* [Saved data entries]

——

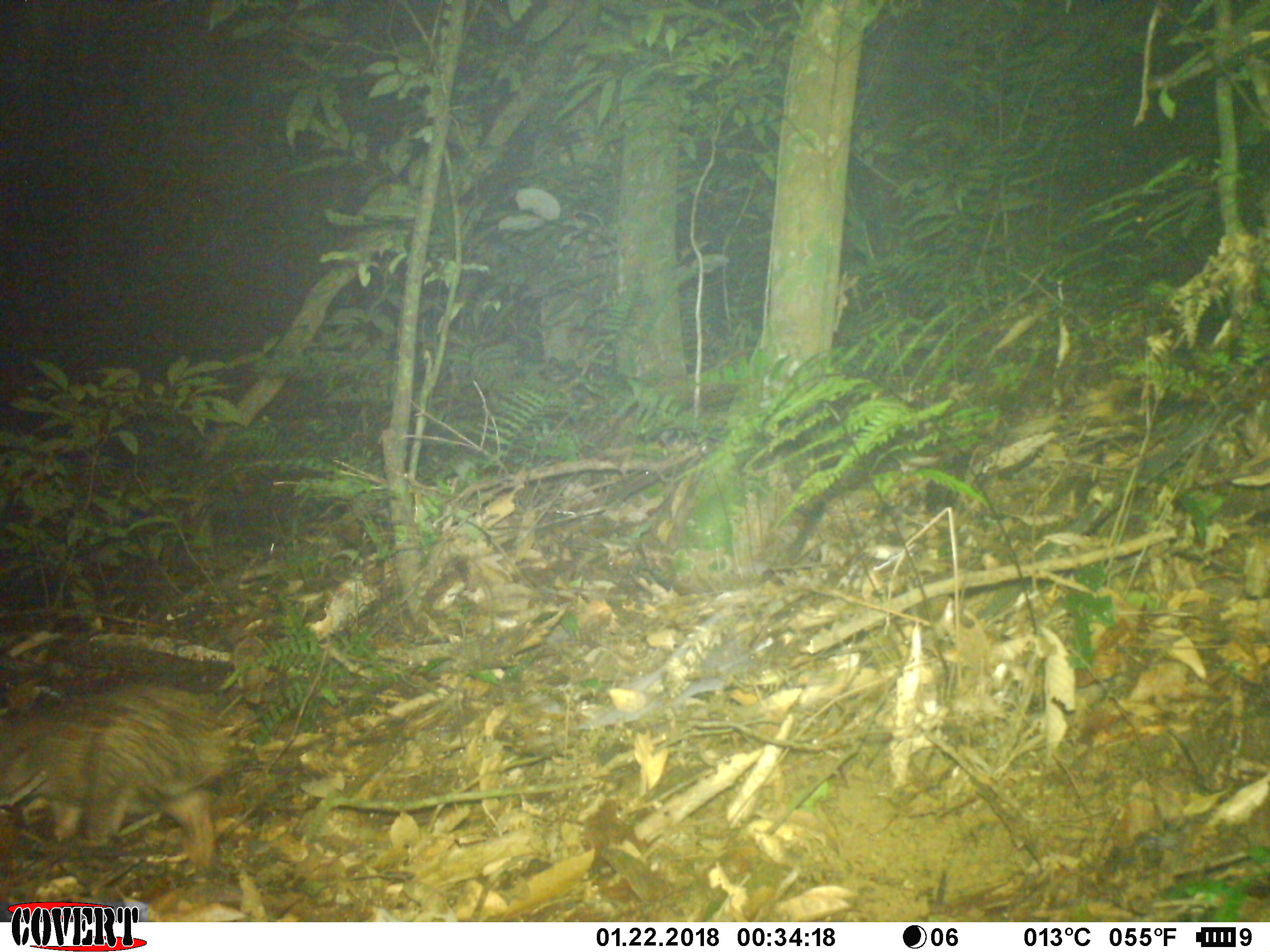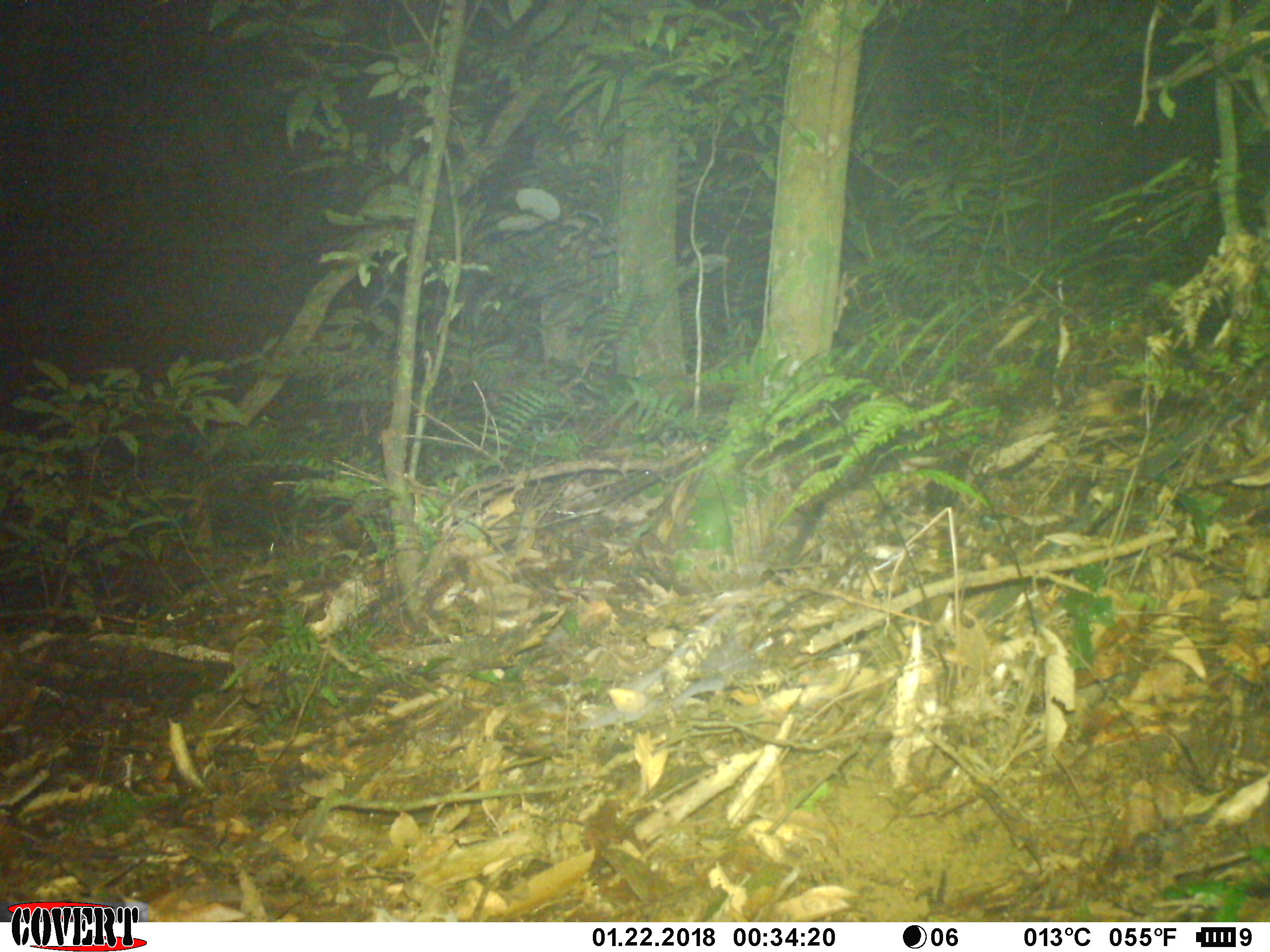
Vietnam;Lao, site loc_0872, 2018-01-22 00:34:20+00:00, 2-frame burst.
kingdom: Animalia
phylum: Chordata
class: Mammalia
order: Rodentia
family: Hystricidae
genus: Atherurus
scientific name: Atherurus macrourus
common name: asiatic brush-tailed porcupine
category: asiatic brush tailed porcupine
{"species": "asiatic brush tailed porcupine (asiatic brush-tailed porcupine) (Atherurus macrourus)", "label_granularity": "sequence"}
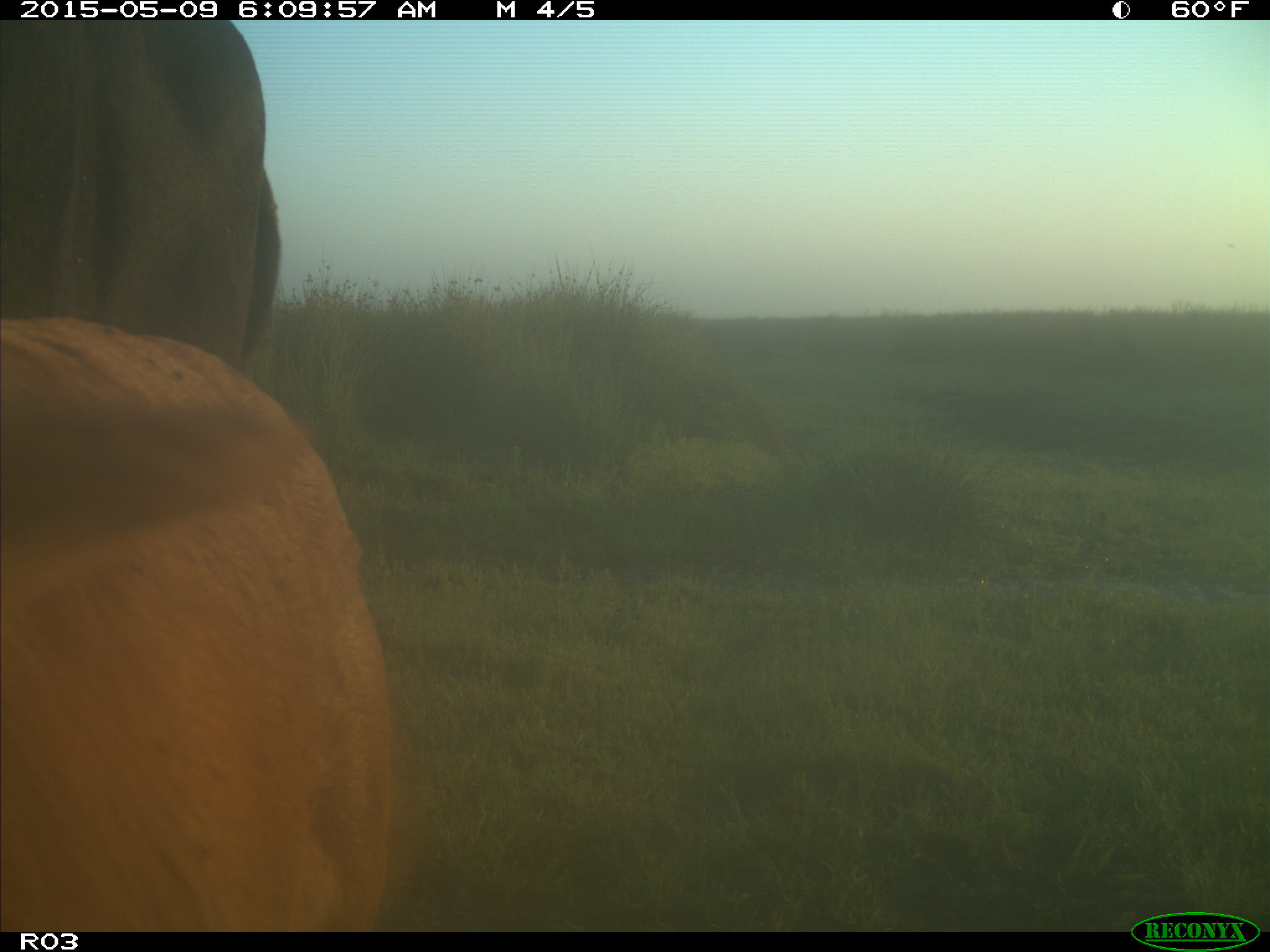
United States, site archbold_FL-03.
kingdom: Animalia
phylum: Chordata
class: Mammalia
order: Artiodactyla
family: Bovidae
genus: Bos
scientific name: Bos taurus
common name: domestic cow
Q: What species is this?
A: Bos taurus (domestic cow).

——

Strip the images and reproduce the remaining records precisely.

* [Solution below]
Vietnam;Lao, site loc_0872, 2018-01-22 00:34:20+00:00, 2-frame burst.
kingdom: Animalia
phylum: Chordata
class: Mammalia
order: Rodentia
family: Hystricidae
genus: Atherurus
scientific name: Atherurus macrourus
common name: asiatic brush-tailed porcupine
category: asiatic brush tailed porcupine
{"species": "asiatic brush tailed porcupine (asiatic brush-tailed porcupine) (Atherurus macrourus)", "label_granularity": "sequence"}
United States, site archbold_FL-03.
kingdom: Animalia
phylum: Chordata
class: Mammalia
order: Artiodactyla
family: Bovidae
genus: Bos
scientific name: Bos taurus
common name: domestic cow
Q: What species is this?
A: Bos taurus (domestic cow).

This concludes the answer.